One of the main differences between DenseAV and previous algorithms is that previous work focused on a single concept of similarity between audio and video. The entire audio clip, for example someone saying “the dog sat on the grass”, was matched to the entire image of the dog. This prevented previous methods from detecting miniature details, such as how the word “grass” was associated with the grass beneath the dog. The team’s algorithm finds and aggregates all possible matches between the audio clip and image pixels. This not only improved performance, but allowed the team to precisely locate sounds in a way that previous algorithms could not. “Conventional methods use a single-class token, but our approach compares every pixel and every second of audio. This detailed method allows DenseAV to create more detailed connections for better localization,” says Hamilton.
The researchers trained DenseAV on AudioSet, which contains 2 million YouTube videos. They also created modern datasets to test how well the model could combine sounds and images. In these tests, DenseAV outperformed other leading models in tasks such as recognizing objects based on their names and sounds, proving its effectiveness. “Previous datasets only supported rough evaluations, so we created the dataset using semantic segmentation datasets. This helps in creating precise annotations to precisely evaluate the performance of our model. We can stimulate the algorithm with specific sounds or images and obtain detailed locations,” says Hamilton.
Due to the huge amount of data, the project took about a year to complete. The team says that switching to a large transformer architecture was a challenge because these models can easily miss small details. A significant hurdle was getting the model to focus on these details.
Looking to the future, the team aims to create systems that can learn from massive amounts of data that contain only video or audio. This is crucial for new domains where multiple modes exist but not together. They also aim to scale up this phenomenon using larger frameworks and possibly integrate knowledge from language models to improve performance.

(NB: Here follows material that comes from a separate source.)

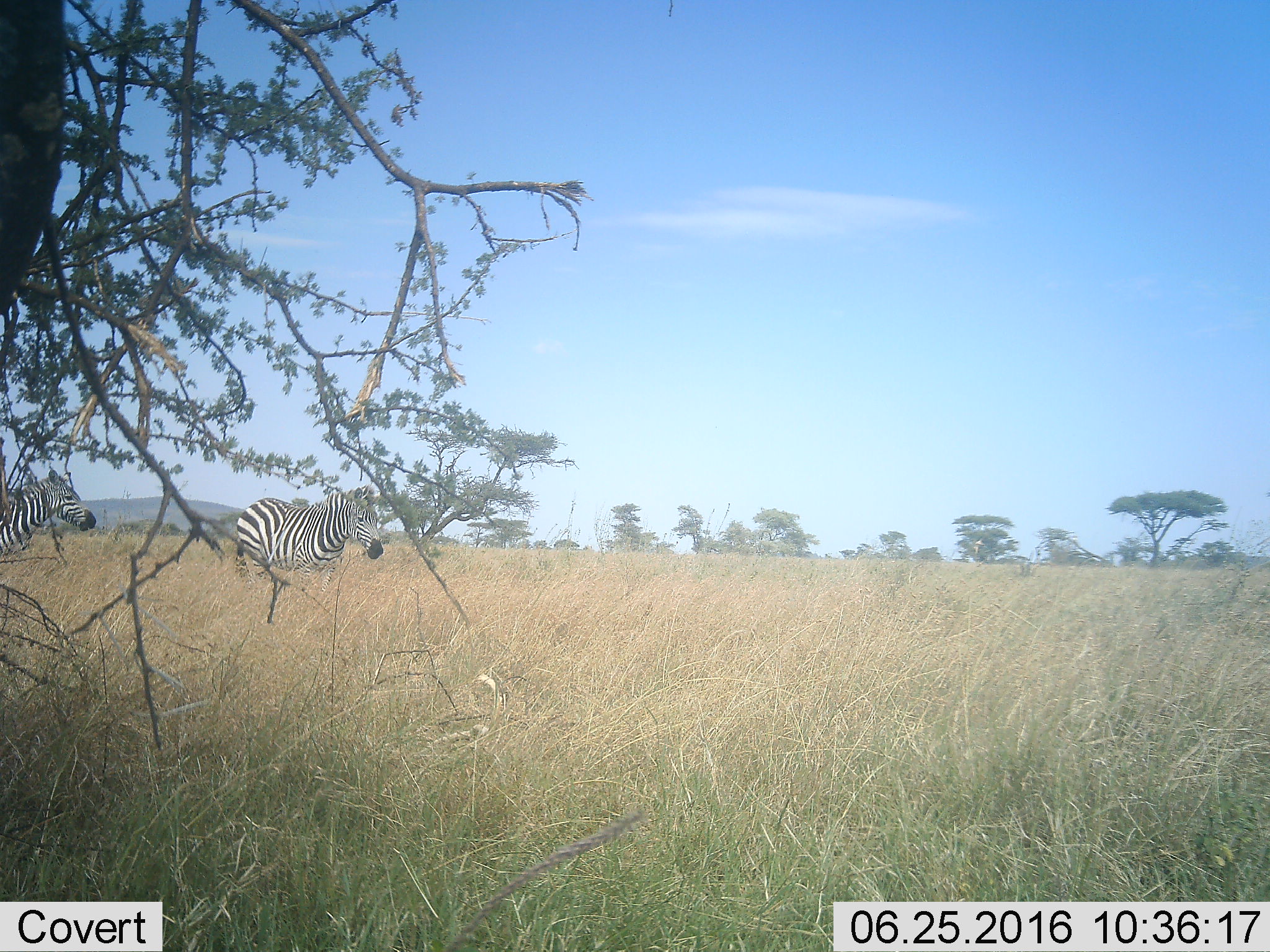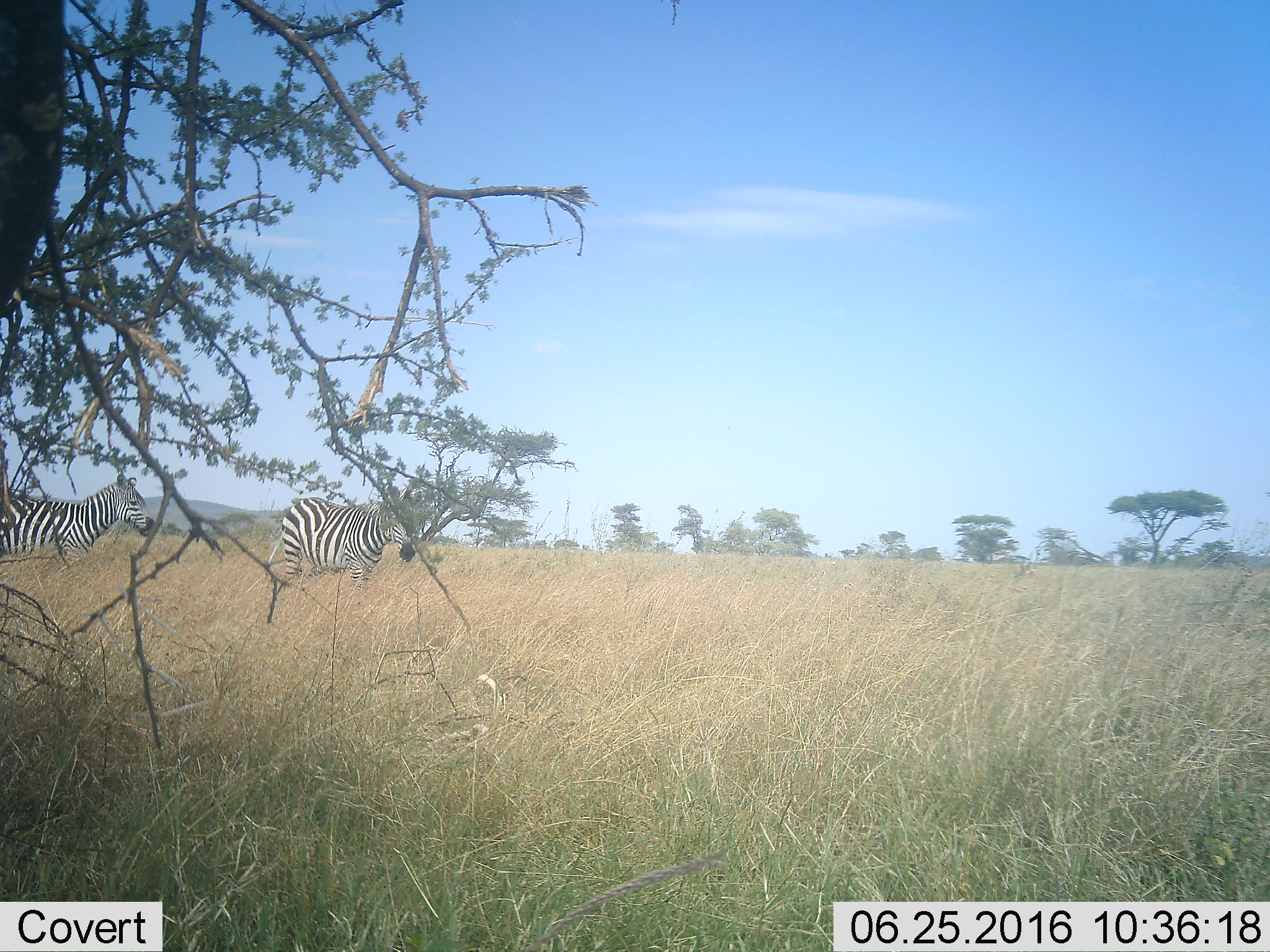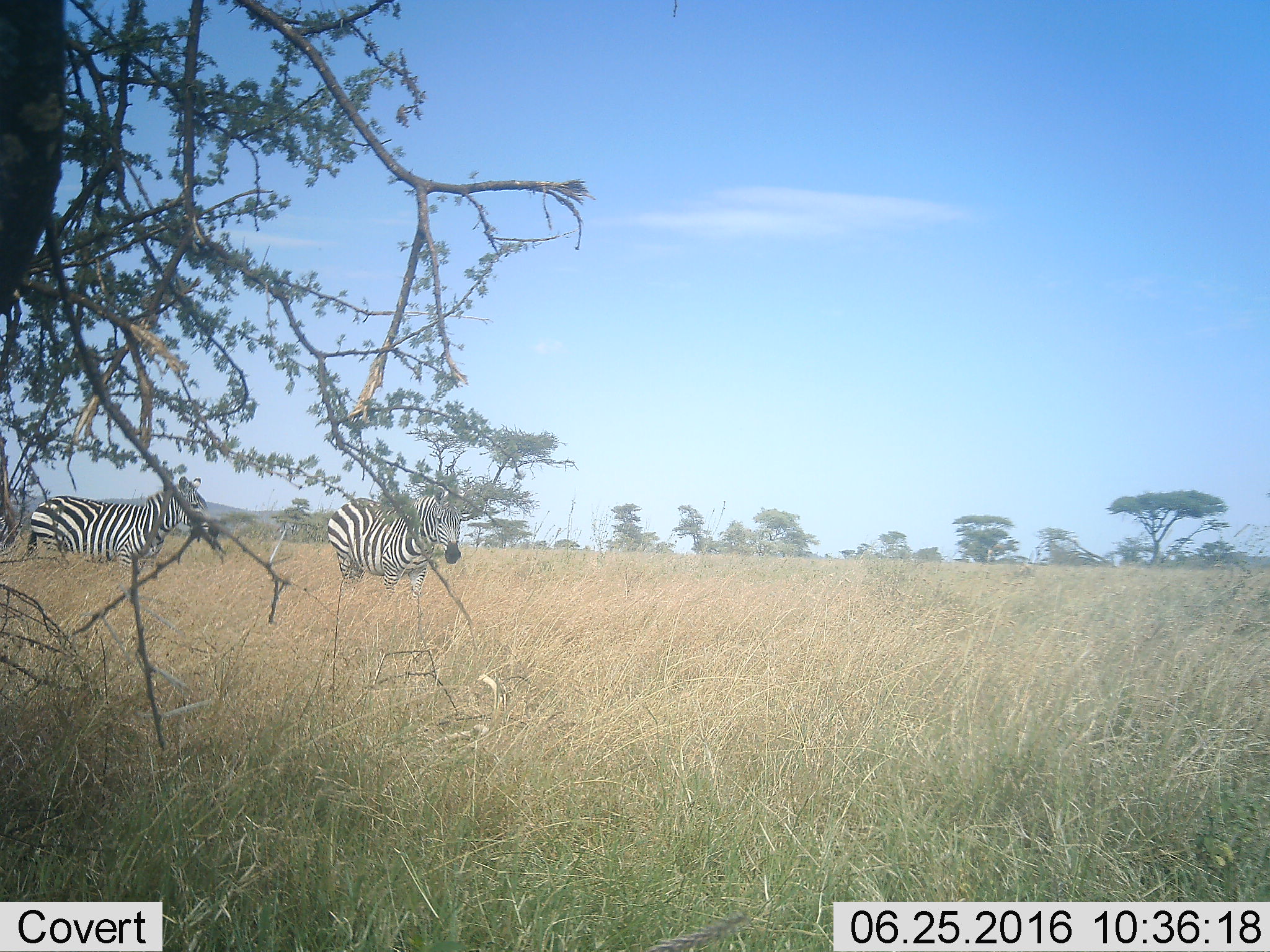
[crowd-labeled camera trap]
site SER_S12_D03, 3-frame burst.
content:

“Recognizing and segmenting visual objects in images, as well as ambient sounds and spoken words in audio recordings, are difficult problems in themselves. “Historically, researchers have relied on expensive human annotations to train machine learning models to perform these tasks,” says David Harwath, an assistant professor of computer science at the University of Texas at Austin, who was not involved in the work. “DenseAV is making significant progress in developing methods that can learn to solve these tasks simultaneously by simply observing the world through sight and sound – based on the insight that the things we see and interact with often make sounds, and we use spoken language to talk about them. This model also makes no assumptions about the specific language spoken and can therefore, in principle, learn from data in any language. It would be exciting to see what DenseAV could learn by scaling it to thousands or millions of hours of video data in multiple languages.”
Additional authors on a document describing the work is Andrew Zisserman, professor of computer vision engineering at the University of Oxford; John R. Hershey, Google AI Perception researcher; and William T. Freeman, professor of electrical engineering and computer science at MIT and principal investigator of CSAIL. Their research was supported in part by the US National Science Foundation, a Royal Society Research Professorship, and a Visual AI grant from the EPSRC program. This work will be presented this month at the IEEE/CVF Computer Vision and Pattern Recognition Conference.